News

GATS: Bartenstein hat EU-Angebotsliste erhalten

Öffentliche Dienstleistungen auf breiter Front betroffen

Die EU hat dieser Tage einen Entwurf der Angebotsliste an die zuständigen Minister der Mitgliedsstaaten übermittelt. Als Konsequenz des weltweit wachsenden Widerstandes gegen das GATS-Abkommens hat die EU-Kommission in einer Presseaussendung erklärt, dass in den besonders heiklen Bereichen Gesundheit, Bildung und audiovisuelle Medien keine Angebote gemacht würden. Alexandra Strickner von ATTAC Österreich bezeichnet dies als "ersten Erfolg der Kampagne". Dennoch dürfe man sich von der EU-Kommission nicht täuschen lassen. "Die Kommission versucht den Eindruck der generellen Herausnahme der öffentlichen Dienste aus den GATS-Verhandlungen zu erwecken", so Strickner. Dazu möchte ATTAC Österreich folgendes anmerken.

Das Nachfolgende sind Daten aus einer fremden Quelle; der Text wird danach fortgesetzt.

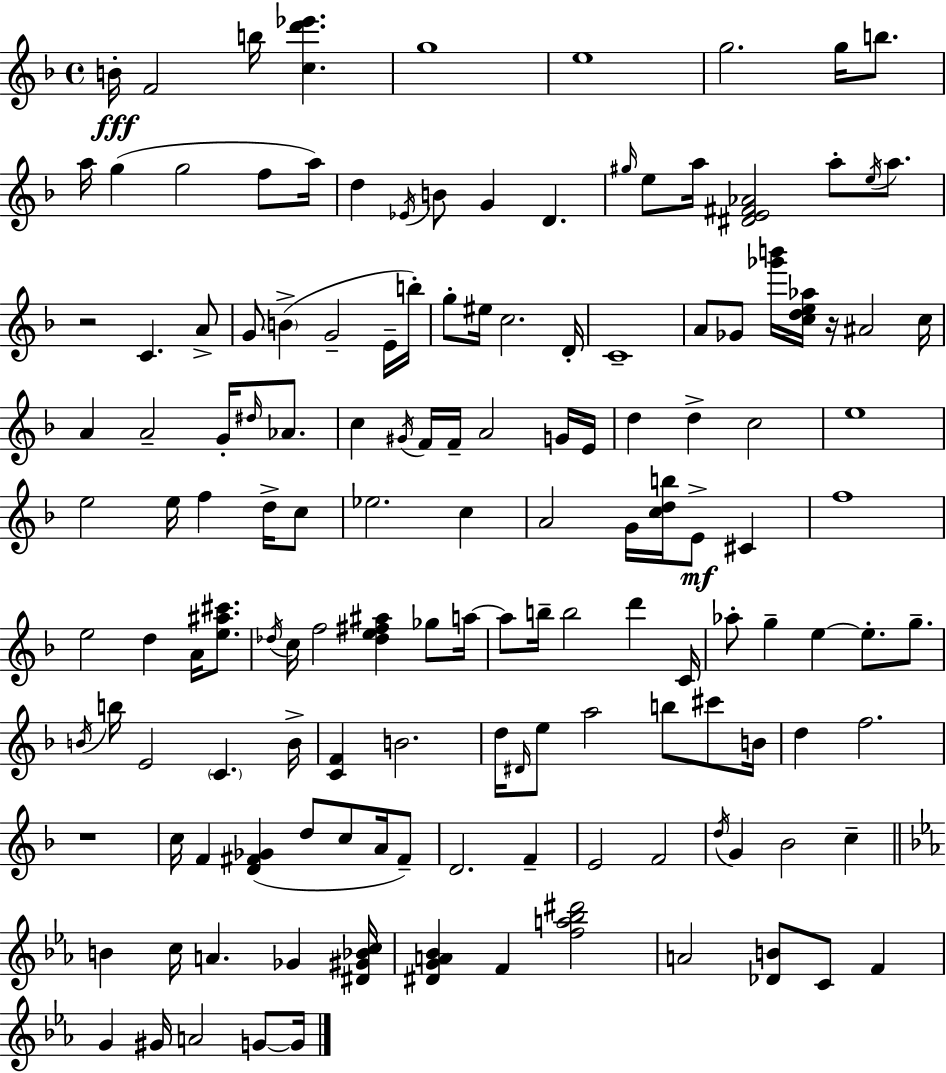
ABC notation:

1. Auch wenn in den Bereichen Gesundheit, Bildung und audiovisuelle Dienste (Kino, Fernsehen) keine Angebote gemacht wurden, so werden sehr wohl andere heikle Bereiche preisgegeben: Finanzdienstleistungen (private Kranken- und Pensionsversicherung), Post, Telekom, Umweltdienstleistungen (Wasserversorgung, Kanal, Müllabfuhr), Transport und Tourismus.

2. Die nach wie vor geheim gehaltenen Forderungen der EU an ihre Handelspartner stellen einen frontalen Angriff auf deren öffentliche Dienstleistungen dar: Universitäten, Wasserversorgung, Abwasserentsorgung, Müllabfuhr (Umweltdienstleistungen), Kranken- und Pensionsversicherung (Finanzdienstleistungen), Post- und Kurierdienste, Telefon, Transport und Tourismus. "Die EU betreibt hier ein unehrliches Doppelspiel", kommentiert Christian Felber von ATTAC Österreich. "Auf der einen Seite versucht sie die eigene Bevölkerung zu beruhigen und auf der anderen verlangt sie von den Handelspartnern extrem weitgehende Zugeständnisse."

3. Eine Position zum Verhandlungsstart ist noch lange nicht das Endergebnis, und begonnen werden Verhandlungen naturgemäß sehr defensiv, um danach Zugeständnisse machen zu können. Was also am Ende bei den GATS-Verhandlungen rauskommt, hat möglicherweise nicht mehr viel mit den ursprünglichen Angeboten zu tun.

4. Gerade in den Bereichen Gesundheit und Bildung ist die EU und besonders Österreich schon in der ersten GATS-Runde 1995 weitreichende Verpflichtungen eingegangen. Sobald ein privates Krankenhaus oder eine Privatschule angesichts weltweiter Liberalisierungstendenzen (Autonomie, Studiengebühren, Selbsthalte) auf die Interpretation kommt, mit öffentlichen im Wettbewerb zu stehen, kann das GATS-Desaster losgehen. Dann hätten nämlich die privaten Rechtsanspruch auf gleich hohe Förderungen wie die öffentlichen. Das wäre das Aus der öffentlichen Schulen und Krankenhäuser.

Als "Gipfel des Zynismus" bezeichnet Felber die Darstellung von EU-Kommission und Wirtschaftsminister Martin Bartenstein, dass die Angebotsliste der EU besondere Rücksicht auf die Entwicklungsländer nehme. Während die EU von 109 Handelspartnern massive Zugeständnisse fordert, hat aus der Gruppe der 30 am wenigsten entwickelten Länder bisher nur ein einziges - Mali - Forderungen an die EU gerichtet. "Das beweist, dass die armen Länder in den GATS-Verhandlungen nichts zu gewinnen haben", meint Felber. Dafür werden die Konzerne aus den USA und der EU in den armen Ländern die Wasserversorgung, Energieversorgung, Telefon, Post, öffentlicher Verkehr, Banken, Versicherungen, Transport, Tourismus übernehmen. "Das GATS ist eine Wiederholung der Kolonialisierung, nur diesmal durch Konzerne. Wir bestehen daher weiter auf einem Verhandlungsstopp und auf einer sofortigen Veröffentlichung der genauen Angebotsliste", so Felber abschließend.